____ Extrait du texte

Les dispositifs médicaux numériques ou à base d’Intelligence Artificielle remboursés

dispositifs médicaux numériques

Les porteurs de dispositifs médicaux numériques ou à base d’Intelligence Artificielle peuvent désormais déposer leurs dossiers pour soutenir le financement de leurs projets et en demander le remboursement.

Ouverture de l’appel à projets

Un récent arrêté ministériel a approuvé le cahier des charges d’un appel à projets de tels dispositifs médicaux numériques (1). Le cahier des charges est consultable sur les sites internet de Bpifrance et du secrétariat général pour l’investissement.

Cet appel à projets prévoit que les résultats des projets devront directement permettre de justifier l’utilisation pratique du dispositif testé. La date limite de dépôt des dossiers a été fixée au 2 mars 2022 à 12h (midi heure de Paris).

________
____ Items fournis

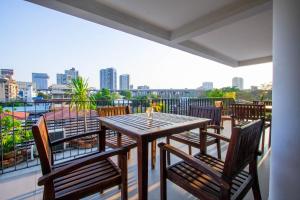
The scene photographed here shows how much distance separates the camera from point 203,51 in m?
5.23

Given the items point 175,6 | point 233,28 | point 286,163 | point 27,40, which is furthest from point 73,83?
point 27,40

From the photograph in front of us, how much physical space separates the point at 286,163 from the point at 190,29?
2997 mm

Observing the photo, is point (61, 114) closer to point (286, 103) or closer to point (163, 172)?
point (163, 172)

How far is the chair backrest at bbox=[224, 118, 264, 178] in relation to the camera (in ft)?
3.32

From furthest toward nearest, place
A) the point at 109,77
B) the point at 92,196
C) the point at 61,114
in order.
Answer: the point at 109,77
the point at 61,114
the point at 92,196

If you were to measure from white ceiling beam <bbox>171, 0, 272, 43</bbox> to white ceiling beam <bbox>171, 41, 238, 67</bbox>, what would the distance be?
822 mm

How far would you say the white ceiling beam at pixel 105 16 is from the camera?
8.00 feet

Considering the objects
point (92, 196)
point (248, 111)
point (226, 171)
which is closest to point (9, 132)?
point (92, 196)

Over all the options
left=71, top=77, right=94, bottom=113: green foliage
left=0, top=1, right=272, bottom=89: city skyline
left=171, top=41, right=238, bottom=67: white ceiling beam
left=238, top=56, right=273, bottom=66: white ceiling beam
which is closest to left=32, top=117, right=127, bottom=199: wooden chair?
left=71, top=77, right=94, bottom=113: green foliage

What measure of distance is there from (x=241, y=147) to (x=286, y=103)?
508 millimetres

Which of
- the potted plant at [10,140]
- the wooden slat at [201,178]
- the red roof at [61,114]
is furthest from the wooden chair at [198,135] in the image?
the potted plant at [10,140]

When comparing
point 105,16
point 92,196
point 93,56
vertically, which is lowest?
point 92,196

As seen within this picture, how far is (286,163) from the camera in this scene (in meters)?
1.21

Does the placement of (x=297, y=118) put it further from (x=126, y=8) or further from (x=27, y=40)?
(x=27, y=40)
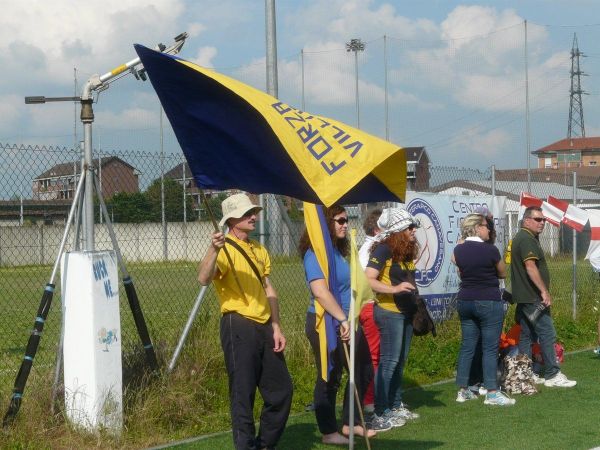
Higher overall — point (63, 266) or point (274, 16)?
point (274, 16)

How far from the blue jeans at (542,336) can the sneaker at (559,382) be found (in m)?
0.05

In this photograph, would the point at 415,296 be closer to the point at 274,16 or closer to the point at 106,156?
the point at 106,156

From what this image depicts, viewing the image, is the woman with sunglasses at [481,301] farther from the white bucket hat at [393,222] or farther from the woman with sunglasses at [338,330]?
the woman with sunglasses at [338,330]

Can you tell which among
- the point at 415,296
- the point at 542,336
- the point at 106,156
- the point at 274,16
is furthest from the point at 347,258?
the point at 274,16

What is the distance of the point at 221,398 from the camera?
337 inches

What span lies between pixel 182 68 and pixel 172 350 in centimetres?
330

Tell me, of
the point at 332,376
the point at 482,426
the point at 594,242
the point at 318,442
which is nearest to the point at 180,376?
the point at 318,442

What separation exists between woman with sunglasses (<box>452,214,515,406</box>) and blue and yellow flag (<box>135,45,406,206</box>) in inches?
117

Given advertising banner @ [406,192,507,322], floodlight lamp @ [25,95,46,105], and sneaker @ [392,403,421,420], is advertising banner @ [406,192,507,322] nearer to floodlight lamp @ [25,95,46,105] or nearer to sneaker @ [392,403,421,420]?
sneaker @ [392,403,421,420]

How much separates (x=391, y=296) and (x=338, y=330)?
4.31ft

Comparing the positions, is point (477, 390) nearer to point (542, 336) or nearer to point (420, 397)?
point (420, 397)

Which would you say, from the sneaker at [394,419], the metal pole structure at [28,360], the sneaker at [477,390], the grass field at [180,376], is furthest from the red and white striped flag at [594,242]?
the metal pole structure at [28,360]

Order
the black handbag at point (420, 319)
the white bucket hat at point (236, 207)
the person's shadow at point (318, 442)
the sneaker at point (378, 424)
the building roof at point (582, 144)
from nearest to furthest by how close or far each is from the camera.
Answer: the white bucket hat at point (236, 207) < the person's shadow at point (318, 442) < the sneaker at point (378, 424) < the black handbag at point (420, 319) < the building roof at point (582, 144)

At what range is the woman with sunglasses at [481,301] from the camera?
9.31 m
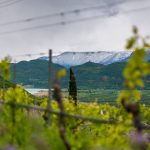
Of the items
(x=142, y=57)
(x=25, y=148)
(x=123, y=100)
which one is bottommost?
(x=25, y=148)

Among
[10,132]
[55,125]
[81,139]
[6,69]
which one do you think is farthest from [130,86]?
[6,69]

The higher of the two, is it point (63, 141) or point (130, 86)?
point (130, 86)

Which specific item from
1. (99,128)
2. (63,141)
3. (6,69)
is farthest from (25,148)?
(99,128)

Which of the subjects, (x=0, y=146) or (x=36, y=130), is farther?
(x=36, y=130)

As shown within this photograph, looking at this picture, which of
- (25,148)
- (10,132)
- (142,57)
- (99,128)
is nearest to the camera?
(142,57)

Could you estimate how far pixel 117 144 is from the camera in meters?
8.17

________

### [Questions]
a – Changez "appel à projets" en "appel à candidatures" en recopiant le passage du texte sur les dispositifs médicaux numériques qui va de "Un récent arrêté" jusqu'à "heure de Paris).".
b – Reprenez le texte sur le remboursement des dispositifs médicaux numériques après sa dernière phrase et poursuivez-le.
Les items ci-dessus sont un matériau indépendant du texte.

### [Réponses]
a –
Un récent arrêté ministériel a approuvé le cahier des charges d’un appel à candidatures de tels dispositifs médicaux numériques (1). Le cahier des charges est consultable sur les sites internet de Bpifrance et du secrétariat général pour l’investissement.

Cet appel à candidatures prévoit que les résultats des projets devront directement permettre de justifier l’utilisation pratique du dispositif testé. La date limite de dépôt des dossiers a été fixée au 2 mars 2022 à 12h (midi heure de Paris).

b –
Cet arrêté intervient quelques jours après qu’un dispositif médical embarquant de l’intelligence artificielle auto-apprenante ait été admis au remboursement (2). C’est l’occasion de faire le point sur la prise en charge par l’Assurance maladie de tels dispositifs.

Dépôt des dossiers de demande de remboursement notamment de DM embarquant de l’Intelligence Artificielle

La HAS a actualisé son guide de dépôt des dossiers pour prendre en compte les dispositifs médicaux dotés d’Intelligence Artificielle (3). Les industriels doivent suivre ce guide pour formuler une demande de remboursement de tels dispositifs médicaux (4).

Pour rappel, la CNEDiMTS (Commission nationale d’évaluation des dispositifs médicaux et des technologies de santé) est une commission spécialisée de la HAS. Elle évalue les dispositifs médicaux destinés aux patients pour décider de leur remboursement ou non par l’Assurance maladie. Rappelons en outre que l’évaluation ne peut intervenir avant l’obtention de leur marquage CE.

En suivant une grille, les industriels peuvent ainsi objectiver les caractéristiques de leur dispositif médical. Ils peuvent aussi apporter à la HAS tous les éléments nécessaires à l’évaluation de leur produit.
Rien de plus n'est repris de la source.